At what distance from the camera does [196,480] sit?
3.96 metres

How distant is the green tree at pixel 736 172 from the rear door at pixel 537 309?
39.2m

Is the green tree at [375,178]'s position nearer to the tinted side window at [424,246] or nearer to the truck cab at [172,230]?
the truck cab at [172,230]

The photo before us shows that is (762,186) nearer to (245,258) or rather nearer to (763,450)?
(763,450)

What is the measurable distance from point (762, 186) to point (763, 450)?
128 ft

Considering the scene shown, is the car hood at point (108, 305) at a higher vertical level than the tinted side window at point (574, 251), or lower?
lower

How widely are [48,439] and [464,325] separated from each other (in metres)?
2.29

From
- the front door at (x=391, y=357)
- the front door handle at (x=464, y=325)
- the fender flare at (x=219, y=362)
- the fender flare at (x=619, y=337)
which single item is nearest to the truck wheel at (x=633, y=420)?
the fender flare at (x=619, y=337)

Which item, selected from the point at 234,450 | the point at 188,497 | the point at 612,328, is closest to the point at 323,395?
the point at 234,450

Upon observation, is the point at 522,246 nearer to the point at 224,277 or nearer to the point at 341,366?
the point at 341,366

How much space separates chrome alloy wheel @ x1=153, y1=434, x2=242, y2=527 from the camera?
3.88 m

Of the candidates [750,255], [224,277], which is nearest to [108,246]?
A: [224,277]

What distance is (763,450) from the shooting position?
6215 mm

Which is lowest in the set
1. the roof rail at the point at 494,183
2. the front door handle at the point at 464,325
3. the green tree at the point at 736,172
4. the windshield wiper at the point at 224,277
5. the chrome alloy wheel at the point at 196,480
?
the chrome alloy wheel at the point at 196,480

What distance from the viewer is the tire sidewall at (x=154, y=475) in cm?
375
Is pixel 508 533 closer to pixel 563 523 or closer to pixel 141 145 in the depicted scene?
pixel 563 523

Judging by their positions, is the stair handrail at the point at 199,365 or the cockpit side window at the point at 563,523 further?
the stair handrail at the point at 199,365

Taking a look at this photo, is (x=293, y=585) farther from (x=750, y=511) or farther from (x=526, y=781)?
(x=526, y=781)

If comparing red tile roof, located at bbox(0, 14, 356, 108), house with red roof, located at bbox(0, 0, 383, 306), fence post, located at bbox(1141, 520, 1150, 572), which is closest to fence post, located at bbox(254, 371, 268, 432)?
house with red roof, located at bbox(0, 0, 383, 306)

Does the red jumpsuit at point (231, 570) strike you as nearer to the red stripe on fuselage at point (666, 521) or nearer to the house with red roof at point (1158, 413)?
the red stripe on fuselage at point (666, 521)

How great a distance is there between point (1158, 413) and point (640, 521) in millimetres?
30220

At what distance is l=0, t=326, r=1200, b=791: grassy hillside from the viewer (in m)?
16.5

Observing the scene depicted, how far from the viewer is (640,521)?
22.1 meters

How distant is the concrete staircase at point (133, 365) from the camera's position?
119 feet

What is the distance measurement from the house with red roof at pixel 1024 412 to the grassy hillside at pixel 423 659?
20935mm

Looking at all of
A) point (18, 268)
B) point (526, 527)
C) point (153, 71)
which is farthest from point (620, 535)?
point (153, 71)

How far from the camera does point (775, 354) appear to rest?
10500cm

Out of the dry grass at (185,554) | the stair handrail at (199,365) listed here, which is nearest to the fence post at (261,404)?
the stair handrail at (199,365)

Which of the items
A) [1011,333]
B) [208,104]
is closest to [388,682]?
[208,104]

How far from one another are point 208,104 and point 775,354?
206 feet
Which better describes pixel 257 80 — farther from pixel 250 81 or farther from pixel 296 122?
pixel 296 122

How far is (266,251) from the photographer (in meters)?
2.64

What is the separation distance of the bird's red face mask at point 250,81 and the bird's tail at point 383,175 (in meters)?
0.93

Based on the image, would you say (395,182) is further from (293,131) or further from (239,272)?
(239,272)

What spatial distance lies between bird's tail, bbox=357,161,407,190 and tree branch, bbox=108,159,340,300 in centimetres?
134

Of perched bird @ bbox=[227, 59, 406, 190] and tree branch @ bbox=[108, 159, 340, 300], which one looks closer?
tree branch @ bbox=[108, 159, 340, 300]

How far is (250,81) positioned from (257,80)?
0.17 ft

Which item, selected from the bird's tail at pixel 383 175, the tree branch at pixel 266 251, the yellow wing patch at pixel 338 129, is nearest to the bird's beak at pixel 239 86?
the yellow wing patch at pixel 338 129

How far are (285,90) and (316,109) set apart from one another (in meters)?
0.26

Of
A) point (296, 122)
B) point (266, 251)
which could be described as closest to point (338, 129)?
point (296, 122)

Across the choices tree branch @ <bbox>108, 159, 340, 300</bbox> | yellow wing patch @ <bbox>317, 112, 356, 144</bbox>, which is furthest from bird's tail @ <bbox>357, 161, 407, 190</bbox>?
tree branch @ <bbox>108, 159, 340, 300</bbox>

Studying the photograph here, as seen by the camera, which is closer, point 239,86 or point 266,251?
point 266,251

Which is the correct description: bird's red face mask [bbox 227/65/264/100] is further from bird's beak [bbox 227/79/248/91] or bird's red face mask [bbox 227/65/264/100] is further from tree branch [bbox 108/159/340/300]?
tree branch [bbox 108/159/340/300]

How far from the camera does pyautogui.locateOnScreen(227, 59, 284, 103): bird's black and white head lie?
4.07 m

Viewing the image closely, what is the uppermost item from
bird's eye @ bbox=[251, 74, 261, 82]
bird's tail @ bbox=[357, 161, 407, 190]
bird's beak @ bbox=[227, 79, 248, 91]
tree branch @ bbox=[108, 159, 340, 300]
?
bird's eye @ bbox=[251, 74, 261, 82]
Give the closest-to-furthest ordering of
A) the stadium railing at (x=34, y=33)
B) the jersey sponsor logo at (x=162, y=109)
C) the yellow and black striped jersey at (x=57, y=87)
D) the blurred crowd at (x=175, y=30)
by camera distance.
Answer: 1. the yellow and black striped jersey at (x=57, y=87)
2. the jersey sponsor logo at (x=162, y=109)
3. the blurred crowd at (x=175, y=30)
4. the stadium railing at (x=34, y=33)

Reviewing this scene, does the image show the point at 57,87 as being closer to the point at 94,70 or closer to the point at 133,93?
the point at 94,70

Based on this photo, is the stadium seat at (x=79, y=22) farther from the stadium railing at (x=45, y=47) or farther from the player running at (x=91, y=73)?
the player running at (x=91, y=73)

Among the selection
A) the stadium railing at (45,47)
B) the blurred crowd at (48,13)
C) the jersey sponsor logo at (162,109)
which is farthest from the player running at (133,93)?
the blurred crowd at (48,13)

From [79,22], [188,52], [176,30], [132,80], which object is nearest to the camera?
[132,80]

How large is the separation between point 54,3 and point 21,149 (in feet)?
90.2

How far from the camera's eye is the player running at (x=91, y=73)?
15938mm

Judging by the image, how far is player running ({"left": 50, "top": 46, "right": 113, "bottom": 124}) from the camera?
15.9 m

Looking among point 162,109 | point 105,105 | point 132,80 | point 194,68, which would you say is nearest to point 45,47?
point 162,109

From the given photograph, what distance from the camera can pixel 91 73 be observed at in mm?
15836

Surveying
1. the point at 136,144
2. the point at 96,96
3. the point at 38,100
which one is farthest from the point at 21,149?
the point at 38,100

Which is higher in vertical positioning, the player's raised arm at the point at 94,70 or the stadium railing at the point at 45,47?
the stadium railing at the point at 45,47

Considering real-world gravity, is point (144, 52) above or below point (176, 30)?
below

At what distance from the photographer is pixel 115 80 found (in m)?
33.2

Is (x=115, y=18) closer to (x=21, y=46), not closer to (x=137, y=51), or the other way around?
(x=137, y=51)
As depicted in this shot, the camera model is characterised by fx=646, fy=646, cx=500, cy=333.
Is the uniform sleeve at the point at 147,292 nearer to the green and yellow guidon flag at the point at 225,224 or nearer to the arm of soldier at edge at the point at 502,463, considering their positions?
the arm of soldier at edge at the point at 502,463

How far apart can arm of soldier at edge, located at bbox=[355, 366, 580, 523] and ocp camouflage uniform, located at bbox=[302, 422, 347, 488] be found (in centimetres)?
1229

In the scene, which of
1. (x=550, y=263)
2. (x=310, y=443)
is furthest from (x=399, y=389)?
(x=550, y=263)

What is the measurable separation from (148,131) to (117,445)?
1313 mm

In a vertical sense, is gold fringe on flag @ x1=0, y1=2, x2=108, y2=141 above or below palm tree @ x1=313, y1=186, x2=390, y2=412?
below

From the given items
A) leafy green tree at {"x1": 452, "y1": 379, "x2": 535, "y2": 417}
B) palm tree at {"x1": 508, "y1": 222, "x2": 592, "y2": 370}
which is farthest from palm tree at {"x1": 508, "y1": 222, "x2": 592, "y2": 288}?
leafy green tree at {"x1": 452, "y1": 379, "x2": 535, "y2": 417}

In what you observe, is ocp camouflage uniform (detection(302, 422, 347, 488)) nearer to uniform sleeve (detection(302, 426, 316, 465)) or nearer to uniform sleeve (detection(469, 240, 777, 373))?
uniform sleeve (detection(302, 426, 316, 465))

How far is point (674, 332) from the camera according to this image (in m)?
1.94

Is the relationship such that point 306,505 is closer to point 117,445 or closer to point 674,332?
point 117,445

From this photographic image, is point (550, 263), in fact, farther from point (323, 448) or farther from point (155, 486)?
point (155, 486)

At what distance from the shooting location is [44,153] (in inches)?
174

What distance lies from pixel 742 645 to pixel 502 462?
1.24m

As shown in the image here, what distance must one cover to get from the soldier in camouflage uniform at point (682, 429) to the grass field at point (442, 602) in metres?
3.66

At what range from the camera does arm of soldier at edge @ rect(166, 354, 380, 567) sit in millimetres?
● ● ● ● ●
■ **Required task**: Rewrite the rows above in full, beginning at the line that has "At what distance from the shooting" and stopping after the last row, and shift every distance value in the answers by -141.

■ **Result**:
At what distance from the shooting location is [44,153] (in inches)?
33

What distance lies from pixel 742 645 to pixel 502 462?
-139.76m

As shown in the image here, what distance must one cover to get from the soldier in camouflage uniform at point (682, 429) to the grass field at point (442, 602) in metres?
-137.34

At what range from the camera does arm of soldier at edge @ rect(166, 354, 380, 567) sit in millimetres?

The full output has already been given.